I refer to A DIY Guide to Building a Quantum Computer and Researchers advance noise cancelling for quantum computers.
With my friends, I would like to build our simplified quantum computer.
We are also keen to reduce the noise, so my question: is there some quick and easy way to reduce noise?
I read the article and it seems too rudimentary to provide a manual how to build a quantum computer home. It also contain some "half-truth" about quantum computers, e.g.:
Quantum computers take advantage of strange properties from quantum mechanics to filter through possible solutions much more quickly than conventional computers. When someone asks about the many ways a drug can impact a cancer cell...
and
A quantum computer, on the other hand, has a unique way of sorting through possible solutions and can have an answer in a matter of minutes!
This is true for some tasks but not for all. There are some problems that quantum computer cannot solve faster than classical computer.
Regarding the noise:
One way to reduce noise is to make the quantum system cold. Very cold. As close as possible to the coldest temperature that can be physically reached
and
Next, you will have to limit other types of energy that create noise, such as external magnetic or electric fields ... (Finding clever ways of reducing noise is an ongoing problem and is a big barrier for scientists developing these computers.)

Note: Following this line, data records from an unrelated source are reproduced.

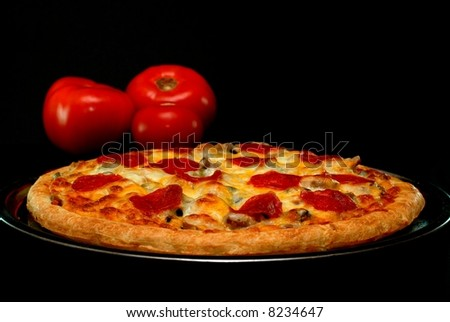 Whole pepperoni pizza with tomatoes in background.  Isolated on black background.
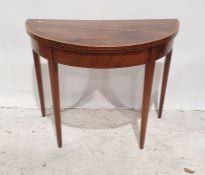 19th century mahogany and banded demi-lune fold-over card table on square section tapering supports,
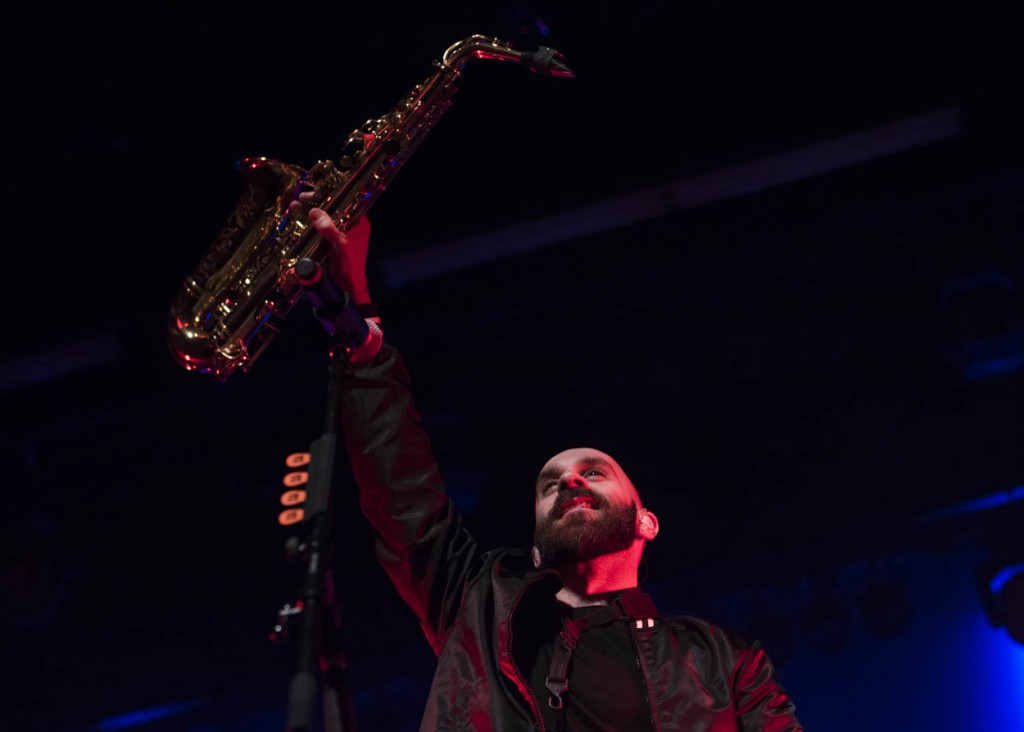 Sam Harris, lead vocalist of X Ambassadors, lifts his saxophone towards the crowd during one of X Ambassadors opening songs on March 21, 2017 at Ohio University. (Meagan Hall/WOUB)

From these quotes, it is obvious that to build quantum computer at home is impossible. Firstly, how to reach temperature close to absolute zero? Reducing vibration is also very difficult and expensive. So, there is no easy way how to do so at your own.
Quotes from the second article:
While the MIT experiment to validate the protocol won't immediately make large-scale quantum computers practically viable, it is a major step toward making them more precise.
According to the research team, there are still years of additional work required in order to perfect the detection and cancellation of noise in quantum systems. In particular, future research will move from a single-sensor system to a two-sensor system, enabling the characterization of noise correlations across different qubits.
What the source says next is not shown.